Kellerman is back in rotation and getting harassed by always annoying Captain Gaffney, who still believes he’s dirty. Gaffney’s remarks cause Kellerman to knock over a metal filing cabinet. In reviewing this episode, I wonder why Kellerman wasn’t reassigned to another division until some of the heat cooled off him. It seems like a bum deal to be reassigned to duties only to have to deal with gossip and innuendo. Perhaps other cops could handle the ribbing, but Kellerman is far to fragile a cop to deal with it. And I’ve always maintain that the bullying Kellerman dealt with in the wake of his exoneration contributed to the tragic missteps later in the season.
It doesn’t help that Kellerman’s first case back in action sees him tangling with arch villain Luther Mahoney again! Kellerman and Lewis are called to the scene of a murder of Korean shopkeeper who was gunned down after defending his store from aggressive drug peddlers – Luther’s salespeople – by brandishing a weapon. Canvassing the neighborhood yields no viable leads, which is to be expected given the racial tensions and misunderstandings between the shopowner and his patrons. Lewis questions a witness and calls the witness out for using racially problematic language. H:LOTS does well with the exploration of the intersection of race and class which exist within this troubled neighborhood without trafficking in problematic tropes or offering lip service.
Meanwhile Bayliss meant what he said about not wanting to partner with Pembleton anymore, but Pembleton is not getting the message. When one of their cold case gets hot again, Bayliss is hesitant to engage with Pembleton who is eager to kick down the suspect’s door and make an arrest. The interplay between Pembleton and Bayliss is sharp and it’s uncomfortable to watch the partners engage in a bit of role reversal, with Pembleton actively seeking Bayliss’ assistance and attention. Eventually, Pembleton backs off, but it’s clear the dissolution of the partnership has caused him great distress.
Kellerman begins to isolate himself from both M.E Cox, whom he’s been developing a relationship with and his partner Lewis. Lewis stops by Kellerman’s boat and finds Mikey furiously cleaning the boat, with his weapon next to him. It’s clear by Kellerman’s demeanor and aggression that he’s in real emotional pain. Not only from the altercation with Mahoney, but also his feelings of bitterness over the way he’s been treating since the resolution of his corruption allegations. While Kellerman never directly states it and Lewis never asks directly, it’s clear that Kellerman is contemplating suicide. Watching Lewis trying to negotiate the taut situation, particularly when Kellerman calls Lewis’ former partner Crosetti, “a pill popping loser…” resulting in a fiery confrontation is nail biting. Emotionally, Lewis seems to struggle to be there for Kellerman in a way he felt he wasn’t for Crosetti.

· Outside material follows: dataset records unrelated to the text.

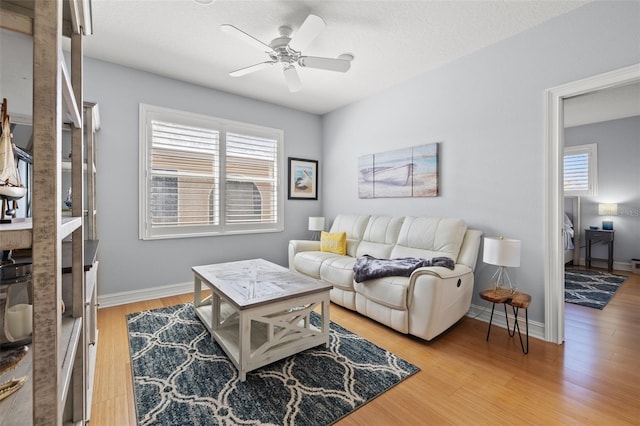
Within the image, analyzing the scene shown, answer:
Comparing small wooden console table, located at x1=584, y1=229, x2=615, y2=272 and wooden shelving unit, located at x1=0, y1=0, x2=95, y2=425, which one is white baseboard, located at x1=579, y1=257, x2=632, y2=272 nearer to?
small wooden console table, located at x1=584, y1=229, x2=615, y2=272

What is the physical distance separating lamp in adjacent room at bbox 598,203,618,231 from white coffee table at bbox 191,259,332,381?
5724 mm

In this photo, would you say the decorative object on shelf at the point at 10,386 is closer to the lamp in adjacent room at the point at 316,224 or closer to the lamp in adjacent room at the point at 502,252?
the lamp in adjacent room at the point at 502,252

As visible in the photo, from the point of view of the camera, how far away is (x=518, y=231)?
2650mm

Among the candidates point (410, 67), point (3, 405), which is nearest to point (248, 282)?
point (3, 405)

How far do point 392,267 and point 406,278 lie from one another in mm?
163

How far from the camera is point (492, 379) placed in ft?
6.24

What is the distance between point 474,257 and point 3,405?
10.1 feet

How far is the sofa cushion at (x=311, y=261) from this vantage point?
3389 millimetres

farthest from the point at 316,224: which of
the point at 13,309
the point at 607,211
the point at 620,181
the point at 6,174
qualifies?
the point at 620,181

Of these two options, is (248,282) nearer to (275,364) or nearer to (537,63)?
(275,364)

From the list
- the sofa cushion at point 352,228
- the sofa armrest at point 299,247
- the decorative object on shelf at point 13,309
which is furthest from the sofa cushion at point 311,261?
the decorative object on shelf at point 13,309

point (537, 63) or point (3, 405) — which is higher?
point (537, 63)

It’s an intense scene and Reed Diamond who plays Kellerman is fantastic. Director Uli Edel steadies his lens on the pair as Kellerman and Lewis try to talk it out. Lewis tells Kellerman about the inconsolable grief he experienced when Crosetti committed suicide and how that loss has forced him to keep a certain degree of emotional distance from Kellerman. “If I walk out that damn door and let you smoke yourself, Mikey, am I still a good cop?” Lewis ask Kellerman and it’s so poignant and emotionally raw, I ache watching the two of them trying to work it out.